▸ **PROBLEM TO WORK ON**
Can you edit the listing below so that every "rock climber" becomes "mountaineer", leaving everything else unchanged?
%%
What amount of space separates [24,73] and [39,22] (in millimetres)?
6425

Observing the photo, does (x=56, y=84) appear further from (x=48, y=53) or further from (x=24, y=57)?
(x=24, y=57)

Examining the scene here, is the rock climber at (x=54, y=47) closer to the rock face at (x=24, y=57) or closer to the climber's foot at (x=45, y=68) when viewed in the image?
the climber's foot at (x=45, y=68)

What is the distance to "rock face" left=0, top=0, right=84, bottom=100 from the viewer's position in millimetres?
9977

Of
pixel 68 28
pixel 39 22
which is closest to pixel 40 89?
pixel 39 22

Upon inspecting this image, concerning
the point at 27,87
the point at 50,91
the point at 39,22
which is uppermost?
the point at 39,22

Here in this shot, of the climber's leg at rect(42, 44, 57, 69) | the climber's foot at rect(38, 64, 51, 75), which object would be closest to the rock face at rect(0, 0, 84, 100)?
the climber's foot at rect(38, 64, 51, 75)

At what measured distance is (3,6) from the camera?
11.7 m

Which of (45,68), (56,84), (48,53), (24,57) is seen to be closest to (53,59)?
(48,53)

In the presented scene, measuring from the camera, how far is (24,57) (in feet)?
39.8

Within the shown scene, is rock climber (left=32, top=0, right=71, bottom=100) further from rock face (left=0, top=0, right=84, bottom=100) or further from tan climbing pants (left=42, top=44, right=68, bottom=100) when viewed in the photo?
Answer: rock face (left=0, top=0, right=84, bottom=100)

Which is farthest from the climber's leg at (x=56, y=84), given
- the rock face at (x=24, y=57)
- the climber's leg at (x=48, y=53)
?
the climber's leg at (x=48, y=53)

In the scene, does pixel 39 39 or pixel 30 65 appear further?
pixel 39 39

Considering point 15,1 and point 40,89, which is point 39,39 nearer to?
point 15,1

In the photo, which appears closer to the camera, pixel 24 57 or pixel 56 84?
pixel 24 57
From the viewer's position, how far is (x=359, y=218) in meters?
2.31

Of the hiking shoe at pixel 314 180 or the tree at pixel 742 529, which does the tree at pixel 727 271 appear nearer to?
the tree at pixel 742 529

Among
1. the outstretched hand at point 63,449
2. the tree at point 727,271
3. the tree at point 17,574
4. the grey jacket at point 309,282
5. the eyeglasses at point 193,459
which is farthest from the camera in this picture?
%%
▸ **EXERCISE RESPONSE**
What amount of space separates [24,73] and [39,22] (in millimetres)?
6425

Observing the photo, does (x=56, y=84) appear further from (x=48, y=53) or further from (x=24, y=57)?
(x=24, y=57)

Examining the scene here, is the mountaineer at (x=54, y=47) closer to the rock face at (x=24, y=57) or closer to the climber's foot at (x=45, y=68) when viewed in the image?
the climber's foot at (x=45, y=68)

What is the distance to "rock face" left=0, top=0, right=84, bottom=100 from the viewer's position in millimetres?
9977

Of
pixel 68 28
pixel 39 22
which is closest to pixel 40 89?
pixel 39 22

Upon inspecting this image, concerning
the point at 27,87
the point at 50,91
the point at 39,22
which is uppermost?
the point at 39,22

Here in this shot, of the climber's leg at rect(42, 44, 57, 69) | the climber's foot at rect(38, 64, 51, 75), which object would be closest to the rock face at rect(0, 0, 84, 100)?
the climber's foot at rect(38, 64, 51, 75)

At what measured distance is (3,6) from the camera?
11.7 m

Which of (45,68), (56,84), (48,53), (24,57) is seen to be closest to (53,59)?
(48,53)

In the presented scene, measuring from the camera, how far is (24,57) (in feet)?
39.8

Within the shown scene, is mountaineer (left=32, top=0, right=71, bottom=100) further from rock face (left=0, top=0, right=84, bottom=100) or further from tan climbing pants (left=42, top=44, right=68, bottom=100) when viewed in the photo?
Answer: rock face (left=0, top=0, right=84, bottom=100)

Which is farthest from the climber's leg at (x=56, y=84), given
- the rock face at (x=24, y=57)
- the climber's leg at (x=48, y=53)
?
the climber's leg at (x=48, y=53)

In the scene, does pixel 39 39 or pixel 30 65 appear further?
pixel 39 39

Considering point 15,1 and point 40,89, which is point 39,39 nearer to?
point 15,1

In the photo, which appears closer to the camera, pixel 24 57 or pixel 56 84?
pixel 24 57
From the viewer's position, how far is (x=359, y=218) in meters?
2.31

Of the hiking shoe at pixel 314 180 or the tree at pixel 742 529, which does the tree at pixel 727 271 appear nearer to?
the tree at pixel 742 529

Among
1. the outstretched hand at point 63,449
2. the tree at point 727,271
3. the tree at point 17,574
4. the grey jacket at point 309,282
5. the eyeglasses at point 193,459
which is farthest from the camera in this picture?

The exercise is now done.